What Really Happened?
Memang apa sebenarnya yang terjadi? seolah-olah penjabat Kepala Daerah ini seperti punya beban politik dan nampak seperti habis berkompetisi dan merasa menang. Nampak kelihatan ada dendam politik yang ingin menganulir bagian-bagian produk kebijakan sebelumnya dengan kesan yang getol ingin perombakan struktural dan aspek-aspek personil pada organ-organ kepegawaian di daerah.
Padahal jelas dan tegas pesan Menteri Dalam Negeri disampaikan kepada para penjabat Kepala Daerah agar bekerja dengan menjaga netralitas, profesionalitas, dan tidak memiliki beban politik sedikitpun karena tidak berkompetisi layaknya Kepala Daerah definitif yang dipilih secara langsung oleh rakyat dalam Pilkada.
Perbuatan Melawan Hukum
Mutasi pejabat ASN oleh Penjabat (Pj) Kepala Daerah yang berdampak hukum (civil effec) adalah Perbuatan Melawan Hukum (PMH) ditegaskan dalam UU 30 Tahun 2104 tentang Administrasi Pemerintahan Pasal 14 ayat 7 mengatur bahwa; "badan atau pejabat pemerintah yang memperoleh wewenang melalui mandat, tidak berwenang mengambil keputusan dan/atau tindakan yang bersifat strategis yang berdampak pada perubahan status hukum pada aspek organisasi kepegawaian"
Hal yang sama surat Kepala BKN No.
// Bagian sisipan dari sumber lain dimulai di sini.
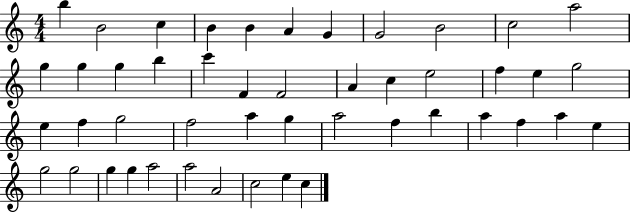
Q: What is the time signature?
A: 4/4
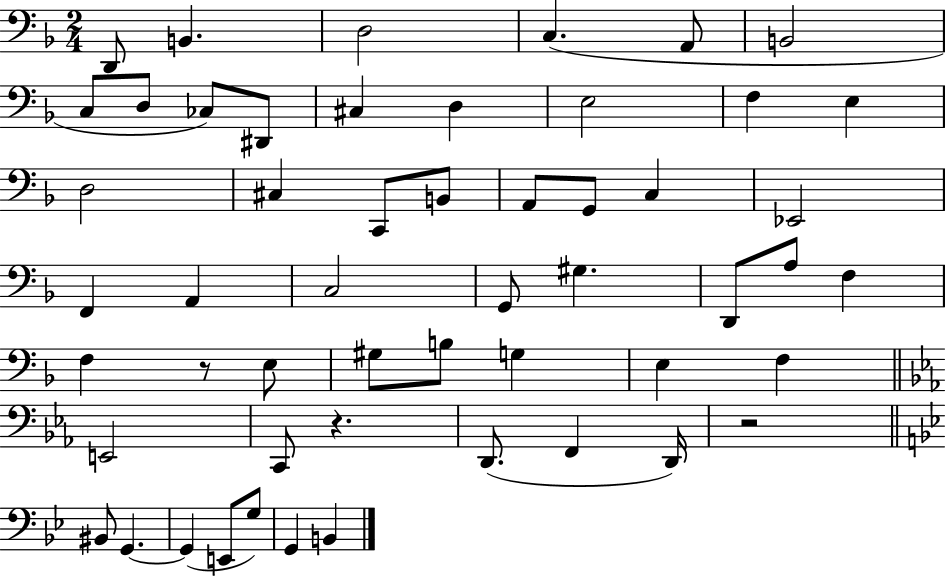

K-26.30/V.100-2/99 tahun 2015, hal penjelasan atas kewenangan Penjabat Kepala Daerah dibidang kepegawaian salah satu pointnya Pj Kepala Daerah tidak memiliki wewenang mengambil atau menetapkan keputusan yang memiliki akibat hukum (civil effec) pada aspek kepegawaian untuk melakukan mutasi pegawai yang berupa pengangkatan, pemindahan, dan pemberhentian dalam/dari jabatan ASN.....dst, kecuali setelah mendapat persetujuan tertulis Mendagri.
Terbaru terkait Surat Edaran (SE) Mendagri No. 821/5492/SJ tertanggal 14 September 2022, hal Persetujuan Mendagri kepada Pelaksana tugas/Penjabat/Penjabat sementara Kepala Daerah dalam aspek kepegawaian perangkat daerah, yang saat ini menjadi standar hukum digunakan para Penjabat Kepala Daerah melakukan mutasi kepegawaian daerah.
Padahal SE Mendagri No. 821 itu hanya terbatas 2 (dua) hal, yakni pemberhentian/pemberhentian sementara/penjatuhan sanksi bagi ASN yang melakukan pelanggaran disiplin atau tindaklanjut proses hukum serta mutasi antar daerah dan instansi. Yang mana untuk urusan tersebut tidak perlu lagi izin Mendagri atau tidak perlu mengajukan permohonan persetujuan tertulis.
SE Mendagri No. 821 adalah izin atau persetujuan itu sendiri demi efisiensi dan efektifitas pemerintahan di daerah. Hanya saja SE Mendagri No. 821 bisa jadi dalam implementasinya seperti Supersemar ditahun 1966 yang berakibat pada tindakan melampaui mandat yang diberikan sehingga berakibat penyimpangan dan perbuatan melawan hukum serta penyalahgunaan wewenang "abuse of power".
Posko Pengaduan Layanan Hukum Gratis
Oleh karena itu, para Advokat Prodemokrasi di Kendari membuka Posko Pengaduan dan Layanan Konsultasi Hukum Gratis Bagi Rakyat dan Pegawai ASN yang dirugikan atas kebijkan yang melawan hukum yang dikeluarkan Penjabat Kepala Daerah untuk area wilayah hukum Sulawesi Tenggara.